Neither my dad nor I understood what she meant by that, so we brushed it off as yet another outburst of mom’s ever-present melancholy (back then, words like “depression” were absent in Russia, just like sex and drugs were “absent” in the USSR). Fast forward to ten years laters, and I, too, suddenly found myself missing home, home in the same melancholic fashion like my mom, as I was making my way to my friend’s place in Midwood. Squeezed between two foul-smelling men on the Q train, I felt this unknown emotion hit me almost as hard as the train would have, but I survived… barely.

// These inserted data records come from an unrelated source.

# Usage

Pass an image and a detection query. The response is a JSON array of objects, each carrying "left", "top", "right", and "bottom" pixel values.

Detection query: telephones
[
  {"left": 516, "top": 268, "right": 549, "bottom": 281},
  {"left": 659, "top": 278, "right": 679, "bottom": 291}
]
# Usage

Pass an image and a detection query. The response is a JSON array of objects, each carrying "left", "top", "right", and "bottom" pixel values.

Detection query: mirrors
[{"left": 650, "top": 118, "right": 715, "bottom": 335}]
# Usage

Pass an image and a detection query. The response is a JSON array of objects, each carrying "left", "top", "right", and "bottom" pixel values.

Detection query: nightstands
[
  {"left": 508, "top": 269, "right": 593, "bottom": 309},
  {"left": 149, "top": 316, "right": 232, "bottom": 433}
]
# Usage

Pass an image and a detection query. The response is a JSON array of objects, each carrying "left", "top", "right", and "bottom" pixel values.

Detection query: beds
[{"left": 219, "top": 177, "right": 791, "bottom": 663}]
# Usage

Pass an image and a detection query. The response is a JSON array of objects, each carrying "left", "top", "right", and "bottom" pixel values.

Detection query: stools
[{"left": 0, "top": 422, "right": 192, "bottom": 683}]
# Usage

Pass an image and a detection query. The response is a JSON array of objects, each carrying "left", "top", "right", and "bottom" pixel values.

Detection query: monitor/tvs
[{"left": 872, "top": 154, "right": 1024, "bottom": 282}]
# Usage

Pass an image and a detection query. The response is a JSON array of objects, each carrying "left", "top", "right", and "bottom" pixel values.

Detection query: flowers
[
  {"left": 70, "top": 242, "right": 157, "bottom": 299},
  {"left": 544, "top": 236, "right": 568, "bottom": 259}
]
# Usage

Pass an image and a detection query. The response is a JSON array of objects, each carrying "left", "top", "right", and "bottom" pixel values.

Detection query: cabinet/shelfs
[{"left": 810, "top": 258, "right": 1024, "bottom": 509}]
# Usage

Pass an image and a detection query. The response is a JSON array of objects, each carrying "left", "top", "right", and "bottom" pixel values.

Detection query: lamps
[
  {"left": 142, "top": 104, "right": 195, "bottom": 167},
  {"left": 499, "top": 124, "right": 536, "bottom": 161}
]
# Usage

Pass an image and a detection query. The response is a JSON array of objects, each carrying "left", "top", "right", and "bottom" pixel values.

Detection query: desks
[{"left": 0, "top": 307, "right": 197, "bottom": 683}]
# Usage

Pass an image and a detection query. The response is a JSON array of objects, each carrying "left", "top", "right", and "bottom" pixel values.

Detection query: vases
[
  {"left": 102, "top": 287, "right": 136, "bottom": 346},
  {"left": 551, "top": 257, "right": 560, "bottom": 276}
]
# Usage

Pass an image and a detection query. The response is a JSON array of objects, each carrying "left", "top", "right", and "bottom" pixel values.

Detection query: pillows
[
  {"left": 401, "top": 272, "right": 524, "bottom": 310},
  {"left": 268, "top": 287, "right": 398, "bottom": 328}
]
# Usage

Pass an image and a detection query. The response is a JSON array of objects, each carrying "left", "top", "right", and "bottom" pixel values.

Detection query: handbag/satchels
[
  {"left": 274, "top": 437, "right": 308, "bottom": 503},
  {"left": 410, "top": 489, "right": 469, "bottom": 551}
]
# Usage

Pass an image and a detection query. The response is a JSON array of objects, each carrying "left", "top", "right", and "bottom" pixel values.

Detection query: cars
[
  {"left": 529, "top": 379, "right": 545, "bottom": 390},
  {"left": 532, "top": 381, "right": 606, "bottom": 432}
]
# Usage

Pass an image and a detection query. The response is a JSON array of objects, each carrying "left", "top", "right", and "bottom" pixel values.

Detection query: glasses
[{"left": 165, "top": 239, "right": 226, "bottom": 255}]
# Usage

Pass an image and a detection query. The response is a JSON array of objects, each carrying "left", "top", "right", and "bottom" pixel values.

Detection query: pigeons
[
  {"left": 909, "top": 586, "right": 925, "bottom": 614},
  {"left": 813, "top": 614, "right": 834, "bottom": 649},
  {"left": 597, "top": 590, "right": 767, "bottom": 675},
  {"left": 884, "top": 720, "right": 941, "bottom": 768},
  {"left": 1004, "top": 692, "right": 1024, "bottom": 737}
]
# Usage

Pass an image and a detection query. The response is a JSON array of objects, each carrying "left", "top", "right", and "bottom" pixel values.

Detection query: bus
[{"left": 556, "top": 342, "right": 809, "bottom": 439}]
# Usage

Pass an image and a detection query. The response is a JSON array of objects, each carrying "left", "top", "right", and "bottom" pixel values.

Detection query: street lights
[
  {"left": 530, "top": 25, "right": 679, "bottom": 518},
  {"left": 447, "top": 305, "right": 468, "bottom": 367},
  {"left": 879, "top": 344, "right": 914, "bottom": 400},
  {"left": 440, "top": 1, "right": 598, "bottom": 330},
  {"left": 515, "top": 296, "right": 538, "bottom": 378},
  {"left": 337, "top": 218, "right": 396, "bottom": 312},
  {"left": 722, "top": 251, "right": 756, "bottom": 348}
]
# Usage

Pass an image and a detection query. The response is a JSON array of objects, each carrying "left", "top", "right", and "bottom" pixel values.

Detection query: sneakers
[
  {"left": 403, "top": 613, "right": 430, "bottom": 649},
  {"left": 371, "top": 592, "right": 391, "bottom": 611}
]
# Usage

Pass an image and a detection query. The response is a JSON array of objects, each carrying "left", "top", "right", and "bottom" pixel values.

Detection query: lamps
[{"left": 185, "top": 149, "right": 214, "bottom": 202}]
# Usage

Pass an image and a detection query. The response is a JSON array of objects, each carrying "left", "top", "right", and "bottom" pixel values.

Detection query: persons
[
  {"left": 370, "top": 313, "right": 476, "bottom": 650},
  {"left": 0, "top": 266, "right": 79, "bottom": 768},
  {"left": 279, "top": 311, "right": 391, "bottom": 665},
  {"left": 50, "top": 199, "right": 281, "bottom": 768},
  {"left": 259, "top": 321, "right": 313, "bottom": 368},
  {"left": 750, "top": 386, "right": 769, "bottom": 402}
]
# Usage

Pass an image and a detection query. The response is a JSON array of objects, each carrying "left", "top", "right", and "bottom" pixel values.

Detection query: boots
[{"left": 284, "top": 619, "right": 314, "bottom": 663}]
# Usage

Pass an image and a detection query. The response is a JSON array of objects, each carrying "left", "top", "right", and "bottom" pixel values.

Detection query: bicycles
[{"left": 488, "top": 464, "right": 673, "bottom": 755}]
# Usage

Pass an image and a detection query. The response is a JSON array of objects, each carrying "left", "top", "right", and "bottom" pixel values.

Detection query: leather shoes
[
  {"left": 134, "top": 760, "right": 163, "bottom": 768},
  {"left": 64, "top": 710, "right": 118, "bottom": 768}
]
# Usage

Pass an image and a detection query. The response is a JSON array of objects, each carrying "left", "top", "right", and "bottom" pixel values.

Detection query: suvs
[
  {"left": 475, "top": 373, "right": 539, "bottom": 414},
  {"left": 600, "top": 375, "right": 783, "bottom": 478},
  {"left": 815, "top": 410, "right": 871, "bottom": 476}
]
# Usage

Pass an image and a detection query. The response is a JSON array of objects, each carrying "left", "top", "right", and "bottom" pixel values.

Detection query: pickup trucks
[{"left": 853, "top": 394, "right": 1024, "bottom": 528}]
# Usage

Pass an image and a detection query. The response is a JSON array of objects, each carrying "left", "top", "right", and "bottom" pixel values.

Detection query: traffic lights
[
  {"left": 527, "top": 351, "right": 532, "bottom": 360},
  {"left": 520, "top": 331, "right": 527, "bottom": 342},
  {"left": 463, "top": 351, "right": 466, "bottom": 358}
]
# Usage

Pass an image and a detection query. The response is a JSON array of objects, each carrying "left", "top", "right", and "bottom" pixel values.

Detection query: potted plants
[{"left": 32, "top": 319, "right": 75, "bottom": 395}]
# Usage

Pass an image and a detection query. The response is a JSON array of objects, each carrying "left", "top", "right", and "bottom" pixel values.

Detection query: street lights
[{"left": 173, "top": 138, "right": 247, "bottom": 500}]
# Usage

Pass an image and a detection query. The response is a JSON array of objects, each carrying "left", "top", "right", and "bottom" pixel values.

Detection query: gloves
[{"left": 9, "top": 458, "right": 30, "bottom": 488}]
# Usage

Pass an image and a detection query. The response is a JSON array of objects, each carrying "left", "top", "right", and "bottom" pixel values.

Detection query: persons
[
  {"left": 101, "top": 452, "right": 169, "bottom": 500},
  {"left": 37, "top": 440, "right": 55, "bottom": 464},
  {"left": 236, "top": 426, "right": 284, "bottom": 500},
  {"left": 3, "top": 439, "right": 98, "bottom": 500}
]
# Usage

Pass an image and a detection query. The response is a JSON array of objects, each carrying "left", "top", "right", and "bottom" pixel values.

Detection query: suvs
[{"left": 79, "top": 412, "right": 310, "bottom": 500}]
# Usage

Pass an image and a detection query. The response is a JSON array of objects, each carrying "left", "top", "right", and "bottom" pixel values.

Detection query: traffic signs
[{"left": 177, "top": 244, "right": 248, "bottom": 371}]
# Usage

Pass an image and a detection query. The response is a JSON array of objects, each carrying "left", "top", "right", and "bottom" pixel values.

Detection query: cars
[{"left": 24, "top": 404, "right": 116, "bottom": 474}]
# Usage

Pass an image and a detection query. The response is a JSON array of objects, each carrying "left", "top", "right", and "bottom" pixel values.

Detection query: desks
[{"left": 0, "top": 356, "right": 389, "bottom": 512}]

Home, home wasn’t a place. It wasn’t even a feeling. One might say it’s a sense of security or belonging, of childhood lightheartedness, of the belief that everything’s going to be okay. But all these adjectives are plain wrong. Home, home is a place that no longer exists so it’s almost impossible to describe it in regular human words: it’s an other-wordly emotion, so intense and so deep, that it crawls under your skin like a parasite that latched onto you somewhere in the Congo river. My home, home was our first apartment in Ufa, with only one bedroom, one bathroom and three windows overlooking lilac trees and apple orchards. It had a balcony where I used to sleep during these tender, warm summer nights when the whole world seemed to stop dead silent, while I was wide awake staring into the neighbors’ windows. At home, home, there were no life-crushing disasters – maybe, an occasional F in algebra or a skirmish with a popular girl, but that was all there was to worry about. At home, home, if you ever got sick, mom made sure that you felt better. The world around home, home was a brutal mash-up of the bits of a fallen country, heroin needles scattered on playgrounds, sad droopy faces and hungry children with dirty hands and feet, but I didn’t see any of that. In the safety of my home, home, I was always surrounded by best friends and nicest people. No one wished me harm. I was never lonely. I was safe. So much life was ahead of me, and I couldn’t wait to live it. 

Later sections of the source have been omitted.